La pérdida de Kidal es el símbolo de una debacle en toda regla. No solo de la junta militar que gobierna Mali, sino también de Moscú. La reconquista de la ciudad hace tres años a manos de las fuerzas rusas y el ejército regular había sido presentada por el presidente maliense, el general Assimi Goïta, como la confirmación de lo acertado de su apuesta por una alianza militar con Rusia. La retirada de los 400 combatientes rusos de Kidal –cuya base pudieron abandonar sin ser atacados gracias a la mediación de Argelia– es un duro golpe para el Kremlin. Como lo es también el asesinato del ministro de Defensa, que era su principal interlocutor y el artífice de la alianza con Moscú.

El desembarco ruso en Mali se produjo en 2022 a raíz de la decisión de la junta militar golpista de romper con Francia –la antigua potencia colonial– y expulsar a las tropas francesas que desde el 2013 combatían contra los yihadistas (con un resultado desigual) Los franceses fueron inicialmente sustituidos por los mercenarios del grupo Wagner y luego –tras la rebelión y muerte de su jefe, Yevgueni Prigozhin, quien se había levantado en armas contra los jerarcas del ejército ruso– por los militares del Africa Corps, con obediencia directa hacia Moscú, que mantienen en el país unos 2.500 efectivos.

Tras Mali, siguieron los mismos pasos Burkina Faso y Níger, también después de sendos golpes de Estado. Los tres países, que en 2023 crearon la Alianza de los Estados del Sahel (AES), constituían hasta ahora la base de Rusia en África Occidental. Una región que podría perder y a la que EE.UU. da señales de querer regresar.

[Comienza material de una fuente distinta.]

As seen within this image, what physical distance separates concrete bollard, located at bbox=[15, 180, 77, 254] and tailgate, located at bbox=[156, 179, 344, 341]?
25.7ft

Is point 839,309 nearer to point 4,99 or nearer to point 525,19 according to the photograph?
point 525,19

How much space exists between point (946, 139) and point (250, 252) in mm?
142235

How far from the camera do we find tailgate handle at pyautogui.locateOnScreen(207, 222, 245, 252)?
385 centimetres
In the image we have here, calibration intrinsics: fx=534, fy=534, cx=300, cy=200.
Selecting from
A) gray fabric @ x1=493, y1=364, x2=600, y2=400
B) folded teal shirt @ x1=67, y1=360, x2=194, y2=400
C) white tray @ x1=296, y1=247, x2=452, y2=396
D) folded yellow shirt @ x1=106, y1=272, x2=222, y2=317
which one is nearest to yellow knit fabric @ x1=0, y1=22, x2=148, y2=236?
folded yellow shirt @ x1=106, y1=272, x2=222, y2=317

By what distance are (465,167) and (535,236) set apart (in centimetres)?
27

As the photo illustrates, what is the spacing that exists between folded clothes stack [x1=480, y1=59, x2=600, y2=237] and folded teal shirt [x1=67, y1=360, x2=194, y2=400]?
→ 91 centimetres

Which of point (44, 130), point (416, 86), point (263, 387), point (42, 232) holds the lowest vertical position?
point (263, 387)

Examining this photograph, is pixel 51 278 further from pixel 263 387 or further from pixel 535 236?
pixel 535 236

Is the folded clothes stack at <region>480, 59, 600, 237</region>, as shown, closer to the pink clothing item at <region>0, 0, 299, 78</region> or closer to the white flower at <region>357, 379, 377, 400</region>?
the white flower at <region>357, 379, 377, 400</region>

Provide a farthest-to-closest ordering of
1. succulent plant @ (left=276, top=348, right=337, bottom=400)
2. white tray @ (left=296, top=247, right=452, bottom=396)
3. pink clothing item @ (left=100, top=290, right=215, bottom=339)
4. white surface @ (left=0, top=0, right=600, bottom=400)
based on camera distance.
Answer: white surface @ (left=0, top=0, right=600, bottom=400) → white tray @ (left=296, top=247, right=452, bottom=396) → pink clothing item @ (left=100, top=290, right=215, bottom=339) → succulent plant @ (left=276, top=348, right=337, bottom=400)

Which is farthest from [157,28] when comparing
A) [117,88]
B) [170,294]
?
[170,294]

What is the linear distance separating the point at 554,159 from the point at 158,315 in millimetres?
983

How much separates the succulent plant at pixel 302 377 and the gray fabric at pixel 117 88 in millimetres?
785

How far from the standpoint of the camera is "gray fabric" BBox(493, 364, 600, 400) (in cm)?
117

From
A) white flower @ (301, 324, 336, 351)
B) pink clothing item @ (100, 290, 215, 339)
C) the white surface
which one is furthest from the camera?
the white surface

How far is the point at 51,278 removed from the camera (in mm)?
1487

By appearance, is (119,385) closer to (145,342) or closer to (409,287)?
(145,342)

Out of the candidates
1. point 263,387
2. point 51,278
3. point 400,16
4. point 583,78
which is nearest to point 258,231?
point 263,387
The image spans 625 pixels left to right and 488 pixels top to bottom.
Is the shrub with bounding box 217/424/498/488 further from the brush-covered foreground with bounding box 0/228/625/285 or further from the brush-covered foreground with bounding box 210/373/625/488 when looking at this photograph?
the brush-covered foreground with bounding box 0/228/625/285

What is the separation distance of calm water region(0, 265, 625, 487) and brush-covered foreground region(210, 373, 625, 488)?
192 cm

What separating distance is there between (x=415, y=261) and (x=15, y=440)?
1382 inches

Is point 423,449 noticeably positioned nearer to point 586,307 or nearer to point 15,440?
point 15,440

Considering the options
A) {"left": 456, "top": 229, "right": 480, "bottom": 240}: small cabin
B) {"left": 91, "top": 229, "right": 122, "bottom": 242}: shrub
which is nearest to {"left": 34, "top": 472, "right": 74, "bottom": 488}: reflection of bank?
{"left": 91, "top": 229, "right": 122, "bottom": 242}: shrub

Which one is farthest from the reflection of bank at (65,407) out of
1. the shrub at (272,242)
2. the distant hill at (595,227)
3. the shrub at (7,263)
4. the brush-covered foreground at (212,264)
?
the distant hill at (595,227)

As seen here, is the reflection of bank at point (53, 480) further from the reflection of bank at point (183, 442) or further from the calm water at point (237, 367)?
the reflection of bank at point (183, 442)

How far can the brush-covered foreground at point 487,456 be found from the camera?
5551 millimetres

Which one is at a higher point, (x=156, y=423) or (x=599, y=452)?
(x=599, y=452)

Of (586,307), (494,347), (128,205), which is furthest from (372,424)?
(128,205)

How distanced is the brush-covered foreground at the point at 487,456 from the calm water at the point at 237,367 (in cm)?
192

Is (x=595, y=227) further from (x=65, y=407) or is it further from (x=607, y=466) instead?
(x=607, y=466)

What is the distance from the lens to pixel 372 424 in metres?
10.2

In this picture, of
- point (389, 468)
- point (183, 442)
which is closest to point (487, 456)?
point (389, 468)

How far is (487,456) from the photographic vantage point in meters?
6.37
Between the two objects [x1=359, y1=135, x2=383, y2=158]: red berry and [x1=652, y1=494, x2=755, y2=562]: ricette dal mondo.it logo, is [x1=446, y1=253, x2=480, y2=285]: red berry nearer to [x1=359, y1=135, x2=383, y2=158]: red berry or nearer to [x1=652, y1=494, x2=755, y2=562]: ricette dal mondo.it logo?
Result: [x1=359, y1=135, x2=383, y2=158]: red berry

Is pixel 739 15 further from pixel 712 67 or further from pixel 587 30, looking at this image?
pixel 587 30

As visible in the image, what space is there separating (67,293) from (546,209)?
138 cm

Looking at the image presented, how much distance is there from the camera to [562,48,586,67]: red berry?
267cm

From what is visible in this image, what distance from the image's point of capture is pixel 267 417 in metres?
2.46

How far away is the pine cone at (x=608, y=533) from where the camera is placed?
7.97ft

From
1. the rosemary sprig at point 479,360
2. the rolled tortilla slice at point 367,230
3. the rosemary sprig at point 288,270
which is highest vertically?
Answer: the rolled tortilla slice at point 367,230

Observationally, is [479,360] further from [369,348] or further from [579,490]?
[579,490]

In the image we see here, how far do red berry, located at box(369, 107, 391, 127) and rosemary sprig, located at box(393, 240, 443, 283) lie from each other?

El retroceso ruso en Mali frente a a las milicias rebeldes es el último tropiezo al que se enfrenta Vladímir Putin. Pero no el primero. La guerra de Ucrania tampoco le va bien. Su ejército, con pérdidas humanas enormes a causa de la efectividad de los drones ucranianos, apenas logra avanzar sobre el terreno, cada vez le resulta más difícil reclutar soldados y el territorio ruso se ha convertido definitivamente en escenario bélico –incluida la propia capital, Moscú–, mientras la economía ha empezado a sufrir seriamente y su popularidad –a pesar de su  control absoluto de los medios de comunicación y el silenciamiento de la oposición– va a la baja. ¿Y Donald Trump? El presidente de Estados Unidos, en el cual tanto confiaba Putin para imponer un alto el fuego favorable a sus intereses, parece haberse desentendido por completo del asunto, ocupado como está en otros frentes.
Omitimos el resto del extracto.